回复：请教解数学题。

Maybe smart guys can see the close form solution right away. Here is one way tackling this problem step by step. Let's forget about the ,000 and assume there are $20 in total. Since the minumal investment is $1, we assign $1 to each project. Now we have $16 left. We need to assign $16 to 4 projects, with the possibility of assign $0 to some projects.

Denote this number by f($16,4), where 16 represents money and 4 represents the number of projects.
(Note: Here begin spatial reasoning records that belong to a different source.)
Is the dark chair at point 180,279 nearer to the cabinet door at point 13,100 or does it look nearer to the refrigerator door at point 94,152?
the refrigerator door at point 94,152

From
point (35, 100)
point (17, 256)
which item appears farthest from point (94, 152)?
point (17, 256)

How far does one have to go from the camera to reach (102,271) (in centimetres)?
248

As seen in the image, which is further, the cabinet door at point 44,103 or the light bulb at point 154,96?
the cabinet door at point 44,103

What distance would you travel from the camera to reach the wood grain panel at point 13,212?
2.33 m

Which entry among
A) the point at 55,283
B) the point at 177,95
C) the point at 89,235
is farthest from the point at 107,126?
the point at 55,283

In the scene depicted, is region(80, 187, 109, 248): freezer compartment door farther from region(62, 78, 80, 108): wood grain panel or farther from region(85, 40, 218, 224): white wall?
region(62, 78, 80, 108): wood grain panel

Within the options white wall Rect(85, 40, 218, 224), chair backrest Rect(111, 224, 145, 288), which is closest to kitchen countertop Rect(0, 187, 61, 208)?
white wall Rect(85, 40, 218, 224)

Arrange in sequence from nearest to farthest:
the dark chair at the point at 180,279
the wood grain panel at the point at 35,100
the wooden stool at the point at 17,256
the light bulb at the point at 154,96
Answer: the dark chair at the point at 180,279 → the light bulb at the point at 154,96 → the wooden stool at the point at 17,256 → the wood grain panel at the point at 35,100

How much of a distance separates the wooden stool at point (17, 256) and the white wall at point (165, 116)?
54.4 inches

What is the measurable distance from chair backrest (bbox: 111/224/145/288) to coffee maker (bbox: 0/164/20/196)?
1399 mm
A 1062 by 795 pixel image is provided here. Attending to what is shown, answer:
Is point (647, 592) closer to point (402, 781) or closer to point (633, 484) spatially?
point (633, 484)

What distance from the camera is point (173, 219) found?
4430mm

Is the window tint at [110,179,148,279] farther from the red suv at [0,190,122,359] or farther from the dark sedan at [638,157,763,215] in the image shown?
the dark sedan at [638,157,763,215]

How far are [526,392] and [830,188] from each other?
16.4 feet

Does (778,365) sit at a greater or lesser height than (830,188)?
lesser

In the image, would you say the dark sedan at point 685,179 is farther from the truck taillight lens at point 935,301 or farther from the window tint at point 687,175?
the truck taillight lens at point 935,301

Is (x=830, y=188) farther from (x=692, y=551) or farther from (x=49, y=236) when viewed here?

We now can use dynamic programming.

It is easy to see that f($n,1)=0, f($n, 2)=n+1, and f($n, 3)=f($n,2)+f($n-1,2)+...+f($1,2)+f($0,2)=(n+1)+n+...+2+1=(n*n+3n+2)/2.

Thus, f($n,4)=f($n,3)+f($n-1,3)+...+f($0,3)=[(n*n+3n+2)+...+(1*1+3*1+2)+(0*0+3*0+2)]/2.

The answer to your first question is f($16,4)= HALF OF (16*16+...+1*1)+3*(16+...+1)+17*2.

The answer to your second question is f($16, 5), in which there is a dummy project absorbing the rest money. Of course, you need one more step of recursion.

Does anyone have a better solution procedure?